A virus spreads among different species of monkeys. It triggers what is known as hemorrhagic fever and kills many animals. Researchers are examining the pathogen more closely and are emphatically warning of a possible further development.

A virus that can cause serious illness in monkeys is also able to enter human cells and multiply there. That’s what a research team from the University of Colorado found. This is the so-called Simian Hemorrhagic Fever Virus, or SHFV for short, which was found a few decades ago, mainly in rhesus monkeys and pasque monkeys in Africa. The pathogen, which belongs to the RNA viruses and is assigned to the so-called delta arteriviruses, can, like the Ebola pathogen, trigger a severe hemorrhagic fever in the animals and lead to death.

However, infections with SHF viruses have now been detected not only in the monkeys, but also in primates such as gorillas, chimpanzees and macaques in various primate stations. That was the reason for the research team led by Sara Sawyer and Cody Warren to examine the pathogen and its properties more closely. The researchers found that the mechanism by which SHFV penetrates cells is very similar to that of Ebola, Lassa and other pathogens that can also cause dangerous hemorrhagic fevers.

In cell tests in the laboratory, the SHF virus used a specific receptor as an intracellular docking site. This site, named the CD163 receptor, is found in cells of monkeys, apes and humans. According to the researchers, the CD163 receptor plays a key role in the spread of simian arteriviruses. It also allows the viruses to bind to the CD163 receptors in human cells, enter them, and make copies of themselves there relatively quickly. “This animal virus has figured out how to gain access to human cells, replicate there, and even evade some of the important immune mechanisms that are supposed to protect us from such an animal virus. This is quite rare,” Sawyer said in a statement from the university quoted.

In addition to the researchers’ finding that the SHF virus meets all the necessary requirements for infecting humans, there is another one: Like the HI virus and its precursor, monkey arteriviruses also appear to attack immune cells, deactivate important defense mechanisms and remain in the body over the long term to be able to “The similarities between this virus and the simian viruses that caused the HIV pandemic are profound,” explains Warren.
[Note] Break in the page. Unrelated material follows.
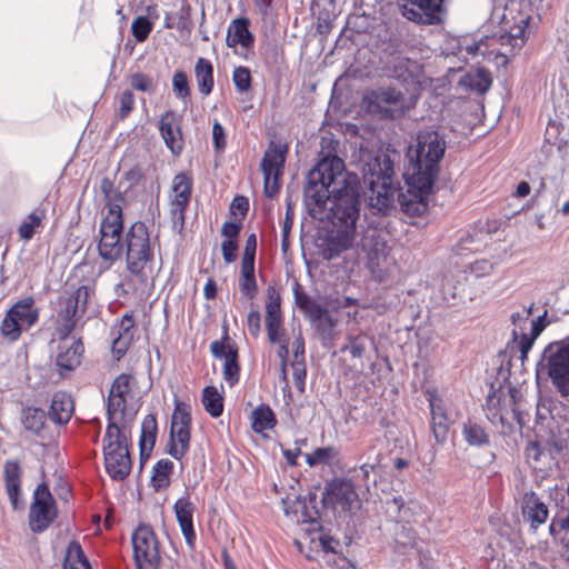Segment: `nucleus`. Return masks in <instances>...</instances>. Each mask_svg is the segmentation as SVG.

Although no infection with SHFV in humans is known to date, the research team does not rule out an infection. “We weren’t looking for it,” Warren said. Even if the researchers of the study do not want to spread fear at the moment, nor can they say with certainty how the pathogen under investigation could actually affect people, they urge caution.

They therefore suggest prioritizing further study of simian arteriviruses, developing blood antibody tests for them, and testing people in close contact with animals who carry these pathogens. This is the only way to act quickly when infections occur in humans. Because one thing is certain: in the future, more viruses will spread to humans and cause diseases. The Covid-19 pandemic is just the latest example of numerous animal-to-human spillover events, some of which have led to global catastrophes, Sawyer said. The results of the study were published in the specialist journal “Cell”.